Hatshepsut did not campaign in the north, but that was probably because she was able to maintain active and effective diplomatic connections there. Her father, Thutmose I, had already campaigned in Syria-Palestine, which raised awareness of Egypt’s growing military presence among the kings beyond the Sinai. With no evidence that any kings in northwest Asia decided to become aggressive just because a woman was on the throne, it seems that her gender made little difference in the politics of the region. Egypt’s position in the north, in Syria-Palestine, remained largely unchanged throughout her reign, and Hatshepsut never brought troops there—either because she did not have the strength to do it, or because the mere threat of her military power maintained some tribute payments. Possibly her campaigns to Nubia kept her men busy and rich without the complications of constant war on two fronts. Hatshepsut was smart enough to establish a steady stream of wealth from Nubia and Kerma in the south early in her reign; these were certainly much easier conquests than the urban Syrian centers of Kadesh and Megiddo to the north.

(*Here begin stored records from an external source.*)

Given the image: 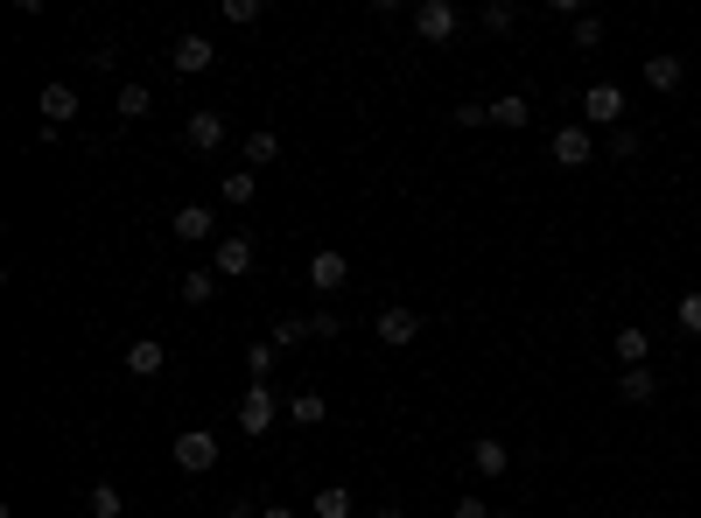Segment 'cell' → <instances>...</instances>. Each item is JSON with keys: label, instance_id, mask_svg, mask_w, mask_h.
I'll return each instance as SVG.
<instances>
[{"label": "cell", "instance_id": "20", "mask_svg": "<svg viewBox=\"0 0 701 518\" xmlns=\"http://www.w3.org/2000/svg\"><path fill=\"white\" fill-rule=\"evenodd\" d=\"M274 162H281V133L274 126L245 133V168H274Z\"/></svg>", "mask_w": 701, "mask_h": 518}, {"label": "cell", "instance_id": "30", "mask_svg": "<svg viewBox=\"0 0 701 518\" xmlns=\"http://www.w3.org/2000/svg\"><path fill=\"white\" fill-rule=\"evenodd\" d=\"M224 22H232V29H253V22H260V0H224Z\"/></svg>", "mask_w": 701, "mask_h": 518}, {"label": "cell", "instance_id": "13", "mask_svg": "<svg viewBox=\"0 0 701 518\" xmlns=\"http://www.w3.org/2000/svg\"><path fill=\"white\" fill-rule=\"evenodd\" d=\"M168 232H176L183 245H204V239L218 232V224H211V203H183L176 218H168Z\"/></svg>", "mask_w": 701, "mask_h": 518}, {"label": "cell", "instance_id": "5", "mask_svg": "<svg viewBox=\"0 0 701 518\" xmlns=\"http://www.w3.org/2000/svg\"><path fill=\"white\" fill-rule=\"evenodd\" d=\"M274 414H281V399H274V386H245V399H239V434H267L274 428Z\"/></svg>", "mask_w": 701, "mask_h": 518}, {"label": "cell", "instance_id": "8", "mask_svg": "<svg viewBox=\"0 0 701 518\" xmlns=\"http://www.w3.org/2000/svg\"><path fill=\"white\" fill-rule=\"evenodd\" d=\"M457 22H463V14L449 8V0H421V8H414V35H421V43H449Z\"/></svg>", "mask_w": 701, "mask_h": 518}, {"label": "cell", "instance_id": "27", "mask_svg": "<svg viewBox=\"0 0 701 518\" xmlns=\"http://www.w3.org/2000/svg\"><path fill=\"white\" fill-rule=\"evenodd\" d=\"M316 518H351V491L344 484H324V491H316Z\"/></svg>", "mask_w": 701, "mask_h": 518}, {"label": "cell", "instance_id": "17", "mask_svg": "<svg viewBox=\"0 0 701 518\" xmlns=\"http://www.w3.org/2000/svg\"><path fill=\"white\" fill-rule=\"evenodd\" d=\"M470 470H478V476H505V470H513V449H505V441H470Z\"/></svg>", "mask_w": 701, "mask_h": 518}, {"label": "cell", "instance_id": "28", "mask_svg": "<svg viewBox=\"0 0 701 518\" xmlns=\"http://www.w3.org/2000/svg\"><path fill=\"white\" fill-rule=\"evenodd\" d=\"M267 343L274 351H295V343H309V322H295V316H281L274 330H267Z\"/></svg>", "mask_w": 701, "mask_h": 518}, {"label": "cell", "instance_id": "32", "mask_svg": "<svg viewBox=\"0 0 701 518\" xmlns=\"http://www.w3.org/2000/svg\"><path fill=\"white\" fill-rule=\"evenodd\" d=\"M673 316H680V330H688V337H701V295H680Z\"/></svg>", "mask_w": 701, "mask_h": 518}, {"label": "cell", "instance_id": "3", "mask_svg": "<svg viewBox=\"0 0 701 518\" xmlns=\"http://www.w3.org/2000/svg\"><path fill=\"white\" fill-rule=\"evenodd\" d=\"M547 155H555V168H590L596 162V133L590 126H555V141H547Z\"/></svg>", "mask_w": 701, "mask_h": 518}, {"label": "cell", "instance_id": "37", "mask_svg": "<svg viewBox=\"0 0 701 518\" xmlns=\"http://www.w3.org/2000/svg\"><path fill=\"white\" fill-rule=\"evenodd\" d=\"M260 518H295V511L288 505H260Z\"/></svg>", "mask_w": 701, "mask_h": 518}, {"label": "cell", "instance_id": "1", "mask_svg": "<svg viewBox=\"0 0 701 518\" xmlns=\"http://www.w3.org/2000/svg\"><path fill=\"white\" fill-rule=\"evenodd\" d=\"M168 455H176L183 476H204V470H218V434L211 428H183L176 441H168Z\"/></svg>", "mask_w": 701, "mask_h": 518}, {"label": "cell", "instance_id": "39", "mask_svg": "<svg viewBox=\"0 0 701 518\" xmlns=\"http://www.w3.org/2000/svg\"><path fill=\"white\" fill-rule=\"evenodd\" d=\"M491 518H519V511H491Z\"/></svg>", "mask_w": 701, "mask_h": 518}, {"label": "cell", "instance_id": "18", "mask_svg": "<svg viewBox=\"0 0 701 518\" xmlns=\"http://www.w3.org/2000/svg\"><path fill=\"white\" fill-rule=\"evenodd\" d=\"M611 351H617V364H624V372H632V364H646V357H653V337L632 322V330H617V337H611Z\"/></svg>", "mask_w": 701, "mask_h": 518}, {"label": "cell", "instance_id": "15", "mask_svg": "<svg viewBox=\"0 0 701 518\" xmlns=\"http://www.w3.org/2000/svg\"><path fill=\"white\" fill-rule=\"evenodd\" d=\"M617 399H624V407H646V399H659L653 364H632V372H617Z\"/></svg>", "mask_w": 701, "mask_h": 518}, {"label": "cell", "instance_id": "31", "mask_svg": "<svg viewBox=\"0 0 701 518\" xmlns=\"http://www.w3.org/2000/svg\"><path fill=\"white\" fill-rule=\"evenodd\" d=\"M638 155V126H617L611 133V162H632Z\"/></svg>", "mask_w": 701, "mask_h": 518}, {"label": "cell", "instance_id": "2", "mask_svg": "<svg viewBox=\"0 0 701 518\" xmlns=\"http://www.w3.org/2000/svg\"><path fill=\"white\" fill-rule=\"evenodd\" d=\"M211 64H218V49H211V35H204V29H183L176 43H168V70H176V78H204Z\"/></svg>", "mask_w": 701, "mask_h": 518}, {"label": "cell", "instance_id": "22", "mask_svg": "<svg viewBox=\"0 0 701 518\" xmlns=\"http://www.w3.org/2000/svg\"><path fill=\"white\" fill-rule=\"evenodd\" d=\"M147 106H155V91H147V85H120V99H112V112H120L127 126L147 120Z\"/></svg>", "mask_w": 701, "mask_h": 518}, {"label": "cell", "instance_id": "9", "mask_svg": "<svg viewBox=\"0 0 701 518\" xmlns=\"http://www.w3.org/2000/svg\"><path fill=\"white\" fill-rule=\"evenodd\" d=\"M183 141L197 147V155H218V147L232 141V126H224V112H189V120H183Z\"/></svg>", "mask_w": 701, "mask_h": 518}, {"label": "cell", "instance_id": "10", "mask_svg": "<svg viewBox=\"0 0 701 518\" xmlns=\"http://www.w3.org/2000/svg\"><path fill=\"white\" fill-rule=\"evenodd\" d=\"M344 280H351V260L337 253V245H316V253H309V287L330 295V287H344Z\"/></svg>", "mask_w": 701, "mask_h": 518}, {"label": "cell", "instance_id": "6", "mask_svg": "<svg viewBox=\"0 0 701 518\" xmlns=\"http://www.w3.org/2000/svg\"><path fill=\"white\" fill-rule=\"evenodd\" d=\"M211 274H218V280L253 274V239H245V232H224V239L211 245Z\"/></svg>", "mask_w": 701, "mask_h": 518}, {"label": "cell", "instance_id": "34", "mask_svg": "<svg viewBox=\"0 0 701 518\" xmlns=\"http://www.w3.org/2000/svg\"><path fill=\"white\" fill-rule=\"evenodd\" d=\"M457 126H491V106H457Z\"/></svg>", "mask_w": 701, "mask_h": 518}, {"label": "cell", "instance_id": "4", "mask_svg": "<svg viewBox=\"0 0 701 518\" xmlns=\"http://www.w3.org/2000/svg\"><path fill=\"white\" fill-rule=\"evenodd\" d=\"M582 126H590V133L611 126V133H617V126H624V91H617V85H590V91H582Z\"/></svg>", "mask_w": 701, "mask_h": 518}, {"label": "cell", "instance_id": "11", "mask_svg": "<svg viewBox=\"0 0 701 518\" xmlns=\"http://www.w3.org/2000/svg\"><path fill=\"white\" fill-rule=\"evenodd\" d=\"M127 372H134V378H162L168 372V343L162 337H134V343H127Z\"/></svg>", "mask_w": 701, "mask_h": 518}, {"label": "cell", "instance_id": "33", "mask_svg": "<svg viewBox=\"0 0 701 518\" xmlns=\"http://www.w3.org/2000/svg\"><path fill=\"white\" fill-rule=\"evenodd\" d=\"M309 337H324V343H330V337H344V322H337L330 309H316V316H309Z\"/></svg>", "mask_w": 701, "mask_h": 518}, {"label": "cell", "instance_id": "16", "mask_svg": "<svg viewBox=\"0 0 701 518\" xmlns=\"http://www.w3.org/2000/svg\"><path fill=\"white\" fill-rule=\"evenodd\" d=\"M218 274H211V266H197V274H183V287H176V295H183V309H211V301H218Z\"/></svg>", "mask_w": 701, "mask_h": 518}, {"label": "cell", "instance_id": "35", "mask_svg": "<svg viewBox=\"0 0 701 518\" xmlns=\"http://www.w3.org/2000/svg\"><path fill=\"white\" fill-rule=\"evenodd\" d=\"M457 518H491V505H484V497H470V491H463V497H457Z\"/></svg>", "mask_w": 701, "mask_h": 518}, {"label": "cell", "instance_id": "7", "mask_svg": "<svg viewBox=\"0 0 701 518\" xmlns=\"http://www.w3.org/2000/svg\"><path fill=\"white\" fill-rule=\"evenodd\" d=\"M372 330H379V343H386V351H407V343L421 337V316H414L407 301H393V309H379Z\"/></svg>", "mask_w": 701, "mask_h": 518}, {"label": "cell", "instance_id": "38", "mask_svg": "<svg viewBox=\"0 0 701 518\" xmlns=\"http://www.w3.org/2000/svg\"><path fill=\"white\" fill-rule=\"evenodd\" d=\"M372 518H407V511H401V505H379V511H372Z\"/></svg>", "mask_w": 701, "mask_h": 518}, {"label": "cell", "instance_id": "24", "mask_svg": "<svg viewBox=\"0 0 701 518\" xmlns=\"http://www.w3.org/2000/svg\"><path fill=\"white\" fill-rule=\"evenodd\" d=\"M85 511H91V518H127V497L112 491V484H91V491H85Z\"/></svg>", "mask_w": 701, "mask_h": 518}, {"label": "cell", "instance_id": "23", "mask_svg": "<svg viewBox=\"0 0 701 518\" xmlns=\"http://www.w3.org/2000/svg\"><path fill=\"white\" fill-rule=\"evenodd\" d=\"M478 29H484V35H513V29H519V8H505V0H484V8H478Z\"/></svg>", "mask_w": 701, "mask_h": 518}, {"label": "cell", "instance_id": "26", "mask_svg": "<svg viewBox=\"0 0 701 518\" xmlns=\"http://www.w3.org/2000/svg\"><path fill=\"white\" fill-rule=\"evenodd\" d=\"M274 364H281L274 343H253V351H245V372H253V386H274Z\"/></svg>", "mask_w": 701, "mask_h": 518}, {"label": "cell", "instance_id": "12", "mask_svg": "<svg viewBox=\"0 0 701 518\" xmlns=\"http://www.w3.org/2000/svg\"><path fill=\"white\" fill-rule=\"evenodd\" d=\"M70 120H78V85H64V78H56V85H43V126H56V133H64Z\"/></svg>", "mask_w": 701, "mask_h": 518}, {"label": "cell", "instance_id": "21", "mask_svg": "<svg viewBox=\"0 0 701 518\" xmlns=\"http://www.w3.org/2000/svg\"><path fill=\"white\" fill-rule=\"evenodd\" d=\"M324 414H330L324 393H295V399H288V420H295V428H324Z\"/></svg>", "mask_w": 701, "mask_h": 518}, {"label": "cell", "instance_id": "29", "mask_svg": "<svg viewBox=\"0 0 701 518\" xmlns=\"http://www.w3.org/2000/svg\"><path fill=\"white\" fill-rule=\"evenodd\" d=\"M568 35H576V49H596L603 43V14H576V29H568Z\"/></svg>", "mask_w": 701, "mask_h": 518}, {"label": "cell", "instance_id": "36", "mask_svg": "<svg viewBox=\"0 0 701 518\" xmlns=\"http://www.w3.org/2000/svg\"><path fill=\"white\" fill-rule=\"evenodd\" d=\"M224 518H260V505H253V497H232V505H224Z\"/></svg>", "mask_w": 701, "mask_h": 518}, {"label": "cell", "instance_id": "19", "mask_svg": "<svg viewBox=\"0 0 701 518\" xmlns=\"http://www.w3.org/2000/svg\"><path fill=\"white\" fill-rule=\"evenodd\" d=\"M526 120H534L526 91H499V99H491V126H526Z\"/></svg>", "mask_w": 701, "mask_h": 518}, {"label": "cell", "instance_id": "14", "mask_svg": "<svg viewBox=\"0 0 701 518\" xmlns=\"http://www.w3.org/2000/svg\"><path fill=\"white\" fill-rule=\"evenodd\" d=\"M638 78H646L659 99H667V91H680L688 85V64H680V56H646V70H638Z\"/></svg>", "mask_w": 701, "mask_h": 518}, {"label": "cell", "instance_id": "25", "mask_svg": "<svg viewBox=\"0 0 701 518\" xmlns=\"http://www.w3.org/2000/svg\"><path fill=\"white\" fill-rule=\"evenodd\" d=\"M253 197H260V176H253V168H232V176H224V203L245 210Z\"/></svg>", "mask_w": 701, "mask_h": 518}]
</instances>
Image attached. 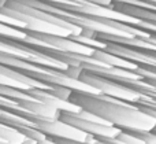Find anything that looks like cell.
I'll return each mask as SVG.
<instances>
[{
  "mask_svg": "<svg viewBox=\"0 0 156 144\" xmlns=\"http://www.w3.org/2000/svg\"><path fill=\"white\" fill-rule=\"evenodd\" d=\"M70 102L121 131L137 133L154 132L156 129V118L145 113L137 104L118 100L105 95H92L80 91H73Z\"/></svg>",
  "mask_w": 156,
  "mask_h": 144,
  "instance_id": "6da1fadb",
  "label": "cell"
},
{
  "mask_svg": "<svg viewBox=\"0 0 156 144\" xmlns=\"http://www.w3.org/2000/svg\"><path fill=\"white\" fill-rule=\"evenodd\" d=\"M33 122H34V126L38 131H41L48 137H54V139H65V140H73V142H82V143H94L97 140L96 137L86 135L85 132L63 122L62 120H56V121L36 120Z\"/></svg>",
  "mask_w": 156,
  "mask_h": 144,
  "instance_id": "7a4b0ae2",
  "label": "cell"
},
{
  "mask_svg": "<svg viewBox=\"0 0 156 144\" xmlns=\"http://www.w3.org/2000/svg\"><path fill=\"white\" fill-rule=\"evenodd\" d=\"M60 120H62L63 122L69 124V125L74 126V128L80 129V131L85 132L86 135H90V136L96 137V139H116L122 132L121 129L115 128V126H111V125L83 121V120H81V118L76 117L73 113L62 111Z\"/></svg>",
  "mask_w": 156,
  "mask_h": 144,
  "instance_id": "3957f363",
  "label": "cell"
},
{
  "mask_svg": "<svg viewBox=\"0 0 156 144\" xmlns=\"http://www.w3.org/2000/svg\"><path fill=\"white\" fill-rule=\"evenodd\" d=\"M116 139H119L123 144H145L141 137H138L136 133L133 132H126V131H122L121 135H119Z\"/></svg>",
  "mask_w": 156,
  "mask_h": 144,
  "instance_id": "277c9868",
  "label": "cell"
},
{
  "mask_svg": "<svg viewBox=\"0 0 156 144\" xmlns=\"http://www.w3.org/2000/svg\"><path fill=\"white\" fill-rule=\"evenodd\" d=\"M134 133V132H133ZM138 137H141V139L145 142V144H156V133L155 132H137Z\"/></svg>",
  "mask_w": 156,
  "mask_h": 144,
  "instance_id": "5b68a950",
  "label": "cell"
},
{
  "mask_svg": "<svg viewBox=\"0 0 156 144\" xmlns=\"http://www.w3.org/2000/svg\"><path fill=\"white\" fill-rule=\"evenodd\" d=\"M54 139V137H52ZM56 143L59 144H107L104 142H100V140H96L94 143H82V142H73V140H65V139H54Z\"/></svg>",
  "mask_w": 156,
  "mask_h": 144,
  "instance_id": "8992f818",
  "label": "cell"
},
{
  "mask_svg": "<svg viewBox=\"0 0 156 144\" xmlns=\"http://www.w3.org/2000/svg\"><path fill=\"white\" fill-rule=\"evenodd\" d=\"M147 76H155L156 77V67H154L151 71H147Z\"/></svg>",
  "mask_w": 156,
  "mask_h": 144,
  "instance_id": "52a82bcc",
  "label": "cell"
},
{
  "mask_svg": "<svg viewBox=\"0 0 156 144\" xmlns=\"http://www.w3.org/2000/svg\"><path fill=\"white\" fill-rule=\"evenodd\" d=\"M23 144H40V143H37L36 140H32V139H27L26 142H25Z\"/></svg>",
  "mask_w": 156,
  "mask_h": 144,
  "instance_id": "ba28073f",
  "label": "cell"
}]
</instances>
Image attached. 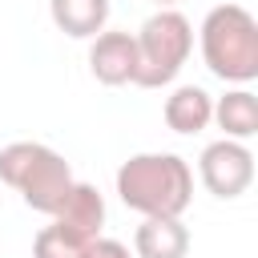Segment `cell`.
<instances>
[{
    "mask_svg": "<svg viewBox=\"0 0 258 258\" xmlns=\"http://www.w3.org/2000/svg\"><path fill=\"white\" fill-rule=\"evenodd\" d=\"M117 194L141 218H181L194 202V169L177 153H133L117 169Z\"/></svg>",
    "mask_w": 258,
    "mask_h": 258,
    "instance_id": "obj_1",
    "label": "cell"
},
{
    "mask_svg": "<svg viewBox=\"0 0 258 258\" xmlns=\"http://www.w3.org/2000/svg\"><path fill=\"white\" fill-rule=\"evenodd\" d=\"M0 181L12 185L24 198L28 210L48 214V218L64 206V198L77 185L69 161L56 149L40 145V141H12V145H4L0 149Z\"/></svg>",
    "mask_w": 258,
    "mask_h": 258,
    "instance_id": "obj_2",
    "label": "cell"
},
{
    "mask_svg": "<svg viewBox=\"0 0 258 258\" xmlns=\"http://www.w3.org/2000/svg\"><path fill=\"white\" fill-rule=\"evenodd\" d=\"M198 40H202V60L214 77L242 89L258 77V20L242 4L210 8L198 28Z\"/></svg>",
    "mask_w": 258,
    "mask_h": 258,
    "instance_id": "obj_3",
    "label": "cell"
},
{
    "mask_svg": "<svg viewBox=\"0 0 258 258\" xmlns=\"http://www.w3.org/2000/svg\"><path fill=\"white\" fill-rule=\"evenodd\" d=\"M133 40H137V73H133V85L161 89V85H169L185 69V60L194 52V24L177 8H157L133 32Z\"/></svg>",
    "mask_w": 258,
    "mask_h": 258,
    "instance_id": "obj_4",
    "label": "cell"
},
{
    "mask_svg": "<svg viewBox=\"0 0 258 258\" xmlns=\"http://www.w3.org/2000/svg\"><path fill=\"white\" fill-rule=\"evenodd\" d=\"M198 173H202V185L214 194V198H242L254 181V153L246 149V141H210L198 157Z\"/></svg>",
    "mask_w": 258,
    "mask_h": 258,
    "instance_id": "obj_5",
    "label": "cell"
},
{
    "mask_svg": "<svg viewBox=\"0 0 258 258\" xmlns=\"http://www.w3.org/2000/svg\"><path fill=\"white\" fill-rule=\"evenodd\" d=\"M89 73L109 89L133 85V73H137V40H133V32H121V28L97 32L93 44H89Z\"/></svg>",
    "mask_w": 258,
    "mask_h": 258,
    "instance_id": "obj_6",
    "label": "cell"
},
{
    "mask_svg": "<svg viewBox=\"0 0 258 258\" xmlns=\"http://www.w3.org/2000/svg\"><path fill=\"white\" fill-rule=\"evenodd\" d=\"M52 226L64 230L69 238H77L81 246H89L93 238H101V226H105V198L97 194V185L77 181L73 194L64 198V206L52 214Z\"/></svg>",
    "mask_w": 258,
    "mask_h": 258,
    "instance_id": "obj_7",
    "label": "cell"
},
{
    "mask_svg": "<svg viewBox=\"0 0 258 258\" xmlns=\"http://www.w3.org/2000/svg\"><path fill=\"white\" fill-rule=\"evenodd\" d=\"M189 230L181 218H141L133 230V258H185Z\"/></svg>",
    "mask_w": 258,
    "mask_h": 258,
    "instance_id": "obj_8",
    "label": "cell"
},
{
    "mask_svg": "<svg viewBox=\"0 0 258 258\" xmlns=\"http://www.w3.org/2000/svg\"><path fill=\"white\" fill-rule=\"evenodd\" d=\"M161 117H165V125L173 133H202L210 125V117H214V97L202 85H177L165 97Z\"/></svg>",
    "mask_w": 258,
    "mask_h": 258,
    "instance_id": "obj_9",
    "label": "cell"
},
{
    "mask_svg": "<svg viewBox=\"0 0 258 258\" xmlns=\"http://www.w3.org/2000/svg\"><path fill=\"white\" fill-rule=\"evenodd\" d=\"M52 24L73 40H93L109 24V0H48Z\"/></svg>",
    "mask_w": 258,
    "mask_h": 258,
    "instance_id": "obj_10",
    "label": "cell"
},
{
    "mask_svg": "<svg viewBox=\"0 0 258 258\" xmlns=\"http://www.w3.org/2000/svg\"><path fill=\"white\" fill-rule=\"evenodd\" d=\"M210 121H218V129L230 141H246V137L258 133V97L238 85V89H230L226 97L214 101V117Z\"/></svg>",
    "mask_w": 258,
    "mask_h": 258,
    "instance_id": "obj_11",
    "label": "cell"
},
{
    "mask_svg": "<svg viewBox=\"0 0 258 258\" xmlns=\"http://www.w3.org/2000/svg\"><path fill=\"white\" fill-rule=\"evenodd\" d=\"M81 254H85V246L56 226H44L32 242V258H81Z\"/></svg>",
    "mask_w": 258,
    "mask_h": 258,
    "instance_id": "obj_12",
    "label": "cell"
},
{
    "mask_svg": "<svg viewBox=\"0 0 258 258\" xmlns=\"http://www.w3.org/2000/svg\"><path fill=\"white\" fill-rule=\"evenodd\" d=\"M81 258H133V254H129V246L117 242V238H93Z\"/></svg>",
    "mask_w": 258,
    "mask_h": 258,
    "instance_id": "obj_13",
    "label": "cell"
},
{
    "mask_svg": "<svg viewBox=\"0 0 258 258\" xmlns=\"http://www.w3.org/2000/svg\"><path fill=\"white\" fill-rule=\"evenodd\" d=\"M153 4H161V8H169V4H177V0H153Z\"/></svg>",
    "mask_w": 258,
    "mask_h": 258,
    "instance_id": "obj_14",
    "label": "cell"
}]
</instances>
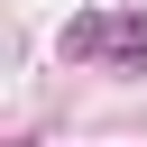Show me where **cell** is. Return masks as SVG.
Segmentation results:
<instances>
[{"label": "cell", "instance_id": "6da1fadb", "mask_svg": "<svg viewBox=\"0 0 147 147\" xmlns=\"http://www.w3.org/2000/svg\"><path fill=\"white\" fill-rule=\"evenodd\" d=\"M64 55H83V64H147V9H92V18H74Z\"/></svg>", "mask_w": 147, "mask_h": 147}]
</instances>
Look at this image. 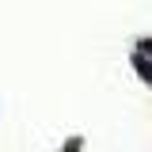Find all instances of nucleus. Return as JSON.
<instances>
[{
  "instance_id": "nucleus-1",
  "label": "nucleus",
  "mask_w": 152,
  "mask_h": 152,
  "mask_svg": "<svg viewBox=\"0 0 152 152\" xmlns=\"http://www.w3.org/2000/svg\"><path fill=\"white\" fill-rule=\"evenodd\" d=\"M137 69H141V72H145V76L152 80V42L137 50Z\"/></svg>"
}]
</instances>
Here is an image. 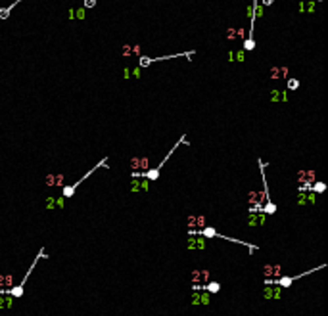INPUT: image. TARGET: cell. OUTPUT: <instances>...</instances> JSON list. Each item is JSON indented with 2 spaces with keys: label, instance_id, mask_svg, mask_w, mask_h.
Returning a JSON list of instances; mask_svg holds the SVG:
<instances>
[{
  "label": "cell",
  "instance_id": "obj_29",
  "mask_svg": "<svg viewBox=\"0 0 328 316\" xmlns=\"http://www.w3.org/2000/svg\"><path fill=\"white\" fill-rule=\"evenodd\" d=\"M273 2H274V0H263V4H265V6H270Z\"/></svg>",
  "mask_w": 328,
  "mask_h": 316
},
{
  "label": "cell",
  "instance_id": "obj_3",
  "mask_svg": "<svg viewBox=\"0 0 328 316\" xmlns=\"http://www.w3.org/2000/svg\"><path fill=\"white\" fill-rule=\"evenodd\" d=\"M42 257H44V247H40L39 255H37V259H35V261H33V264L29 266V270H27V274H25L23 278H21V284H17V285H12V287H8V289H6V293H8V295H12L13 299H17V297H21V295H23V287H25V282H27V280H29V276H31L33 268L37 266V263L40 261Z\"/></svg>",
  "mask_w": 328,
  "mask_h": 316
},
{
  "label": "cell",
  "instance_id": "obj_15",
  "mask_svg": "<svg viewBox=\"0 0 328 316\" xmlns=\"http://www.w3.org/2000/svg\"><path fill=\"white\" fill-rule=\"evenodd\" d=\"M269 75L270 79H288V67H270Z\"/></svg>",
  "mask_w": 328,
  "mask_h": 316
},
{
  "label": "cell",
  "instance_id": "obj_28",
  "mask_svg": "<svg viewBox=\"0 0 328 316\" xmlns=\"http://www.w3.org/2000/svg\"><path fill=\"white\" fill-rule=\"evenodd\" d=\"M77 17H79V19H84V10H83V8L77 10Z\"/></svg>",
  "mask_w": 328,
  "mask_h": 316
},
{
  "label": "cell",
  "instance_id": "obj_16",
  "mask_svg": "<svg viewBox=\"0 0 328 316\" xmlns=\"http://www.w3.org/2000/svg\"><path fill=\"white\" fill-rule=\"evenodd\" d=\"M19 2H21V0H13L10 6H6V8H0V19H8V17H10V12L16 8Z\"/></svg>",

Hatshepsut knew that it was in Egypt’s and her own best interest for her co-king to be trained as a skilled general. There is reason to believe that she sent Thutmose III to the north of Egypt to learn about the system of border fortresses along the Sinai road and to train with the army at the ancient military stronghold of Perunefer, modern-day Tell el-Daba.
5
While he was there, his privileged training and military contacts likely helped him appreciate Egypt’s place in the Mediterranean and Near Eastern worlds. He would have met leaders from Babylon, Susa, Phoenicia, Anatolia, Canaan, and Crete. The Egyptians called the Cretans Keftiu and depicted them wearing colorful woolen garments and fabulous high looping hairstyles. In fact, everything Cretan was all the rage in Egypt during Thutmose’s adolescence. Artisans from Crete were invited to the royal palace at Perunefer to create frescoes in the colorful style of their people,
and bull-leaping demonstrations were likely incorporated into the royal court entertainment.